» Material provided:
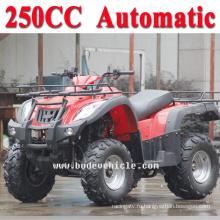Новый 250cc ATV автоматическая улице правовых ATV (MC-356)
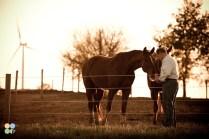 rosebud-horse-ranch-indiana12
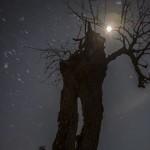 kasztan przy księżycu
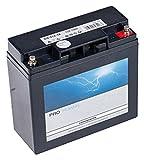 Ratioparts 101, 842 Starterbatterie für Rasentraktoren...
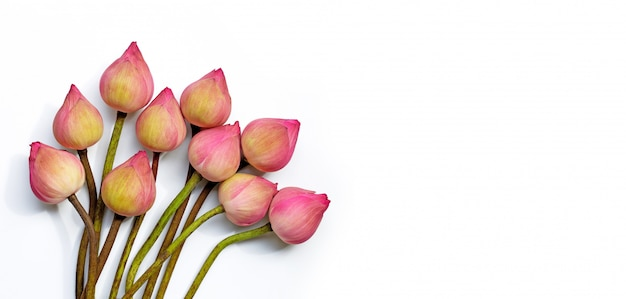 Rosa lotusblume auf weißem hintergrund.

==

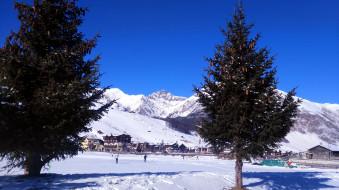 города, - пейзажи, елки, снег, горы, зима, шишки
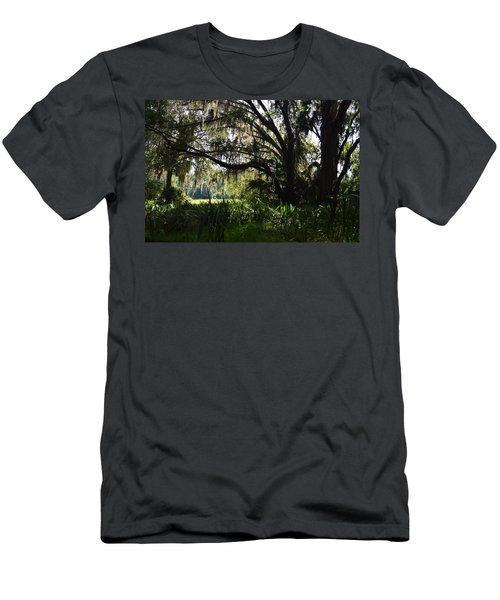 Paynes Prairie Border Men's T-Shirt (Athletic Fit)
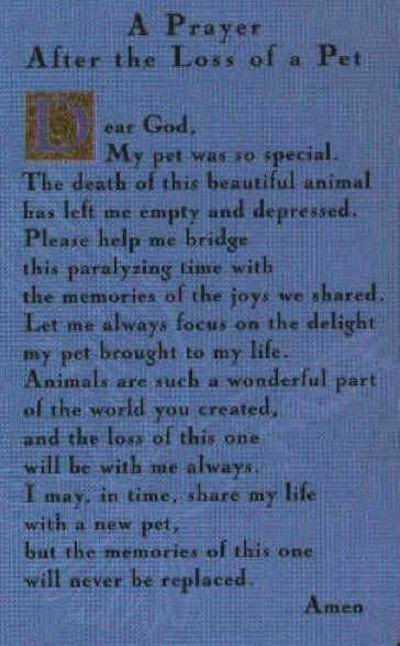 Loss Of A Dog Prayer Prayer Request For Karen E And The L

---

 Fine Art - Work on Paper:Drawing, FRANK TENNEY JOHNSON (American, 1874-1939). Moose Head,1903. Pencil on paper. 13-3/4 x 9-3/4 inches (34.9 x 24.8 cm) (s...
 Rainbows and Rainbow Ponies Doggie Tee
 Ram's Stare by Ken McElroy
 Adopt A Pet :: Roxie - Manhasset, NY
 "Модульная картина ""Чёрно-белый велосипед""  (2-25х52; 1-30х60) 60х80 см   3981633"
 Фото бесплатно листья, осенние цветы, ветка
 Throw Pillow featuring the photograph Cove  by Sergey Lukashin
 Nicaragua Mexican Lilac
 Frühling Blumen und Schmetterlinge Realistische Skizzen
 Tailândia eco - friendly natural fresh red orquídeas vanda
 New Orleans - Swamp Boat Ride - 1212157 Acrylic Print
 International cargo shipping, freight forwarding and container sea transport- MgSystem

» Work instructions: All that is wanted is the lines above between the one containing "kasztan przy księżycu" and the one containing "Rosa lotusblume auf weißem hintergrund.", inclusive, restated word for word, with pictures omitted.

» Reply to the exercise:
 kasztan przy księżycu
 Ratioparts 101, 842 Starterbatterie für Rasentraktoren...
 Rosa lotusblume auf weißem hintergrund.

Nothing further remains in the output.